Projects Using pocketsphinx-ruby

  • Isabella - A voice-computing assistant built in Ruby.
  • sphinxtrain-ruby - A Toolkit for training/adapting CMU Sphinx acoustic models.

Author: Watsonbox
Source Code: https://github.com/watsonbox/pocketsphinx-ruby 
License: MIT license

#ruby 

What is GEEK

Buddha Community

Pocketsphinx-ruby: Ruby Speech Recognition with Pocketsphinx

Ruby on Rails Development Services | Ruby on Rails Development

Ruby on Rails is a development tool that offers Web & Mobile App Developers a structure for all the codes they write resulting in time-saving with all the common repetitive tasks during the development stage.

Want to build a Website or Mobile App with Ruby on Rails Framework

Connect with WebClues Infotech, the top Web & Mobile App development company that has served more than 600 clients worldwide. After serving them with our services WebClues Infotech is ready to serve you in fulfilling your Web & Mobile App Development Requirements.

Want to know more about development on the Ruby on Rails framework?

Visit: https://www.webcluesinfotech.com/ruby-on-rails-development/

Share your requirements https://www.webcluesinfotech.com/contact-us/

View Portfolio https://www.webcluesinfotech.com/portfolio/

#ruby on rails development services #ruby on rails development #ruby on rails web development company #ruby on rails development company #hire ruby on rails developer #hire ruby on rails developers

Shardul Bhatt

Shardul Bhatt

1626850869

7 Reasons to Trust Ruby on Rails

Ruby on Rails is an amazing web development framework.
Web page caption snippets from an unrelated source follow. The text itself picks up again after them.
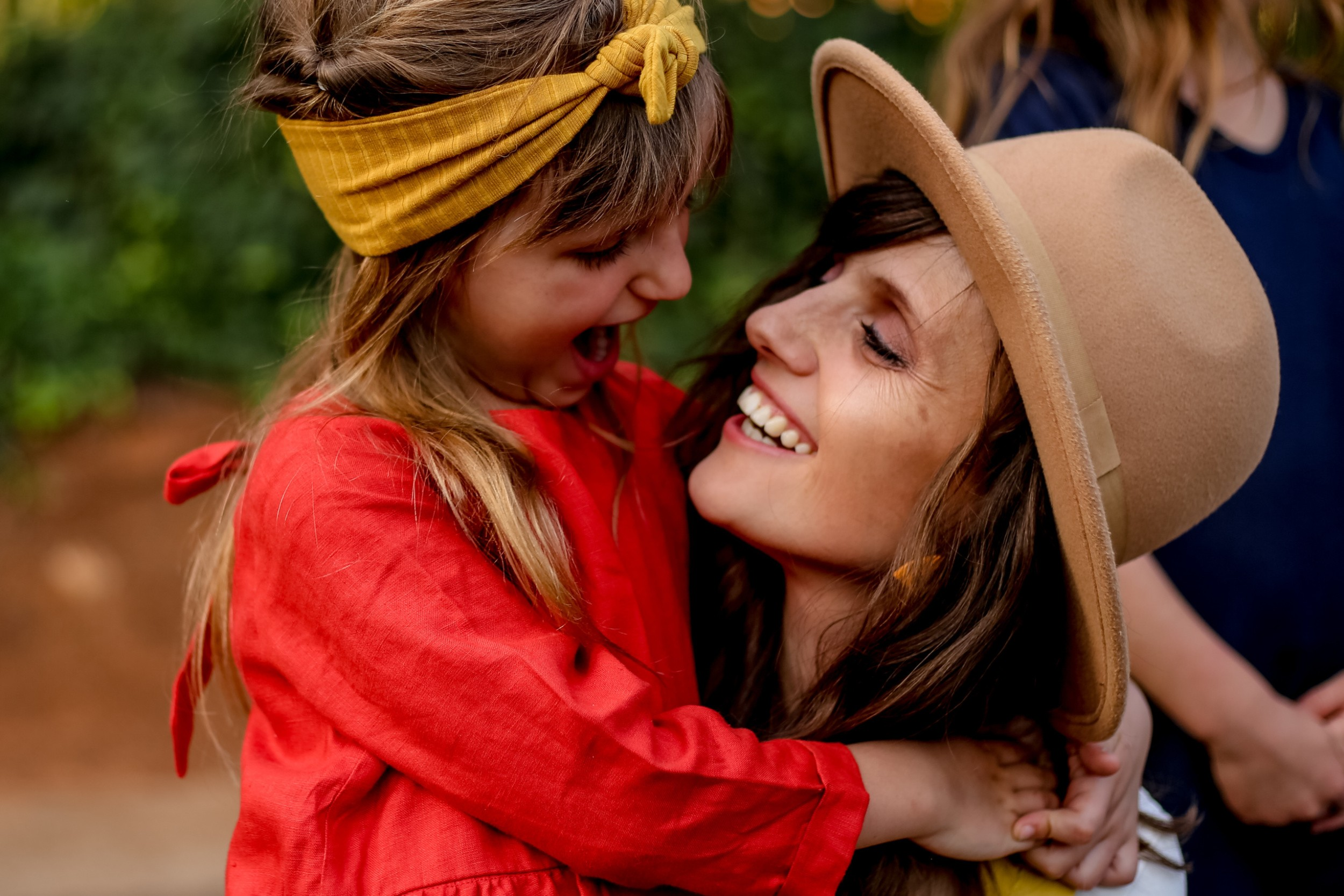 Just A Mamma Robyn Davie Photography 61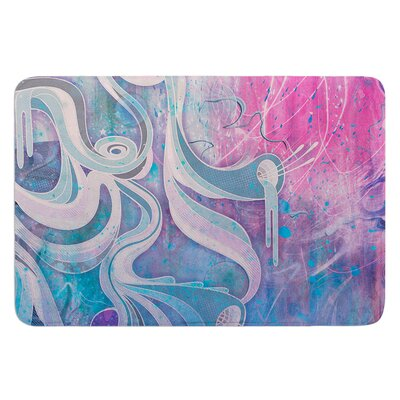 Electric Dreams by Mat Miller Bath Mat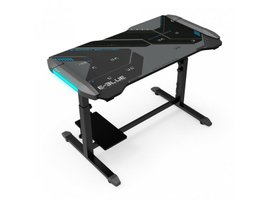 E-Blue Podsvietený herný stôl, 113cm x 59,5cm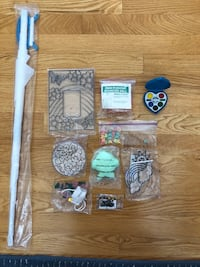 Assorted crafts and supplies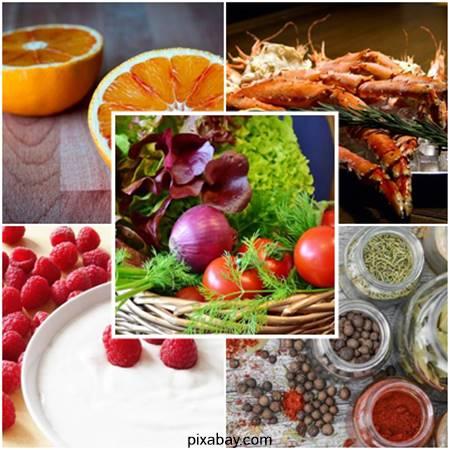 5 อาหาร เสริมภูมิคุ้มกันในวันที่อากาศปนมลพิษ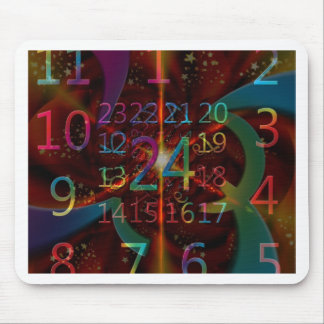 Psychadelic numbers pattern mesmerising design mousepads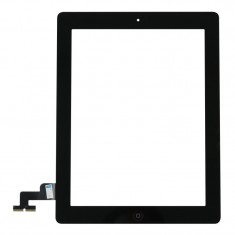Touchscreen digitizer sticla geam Apple iPad 2 A1396, 9.7 inch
Known for its adaptability, it powers 3,903,258 sites internationally. Ruby on Rails development speeds up the interaction within web applications. It is productive to such an extent that a Ruby on Rails developer can develop an application 25% to 40% quicker when contrasted with different frameworks. 

Around 2.1% (21,034) of the best 1 million sites utilize Ruby on Rails. The framework is perfect for creating web applications in every industry. Regardless of whether it's medical services or vehicles, Rails carries a higher degree of dynamism to each application. 

Be that as it may, what makes the framework so mainstream? Some say that it is affordable, some say it is on the grounds that the Ruby on Rails improvement environment is simple and basic. There are numerous reasons that make it ideal for creating dynamic applications.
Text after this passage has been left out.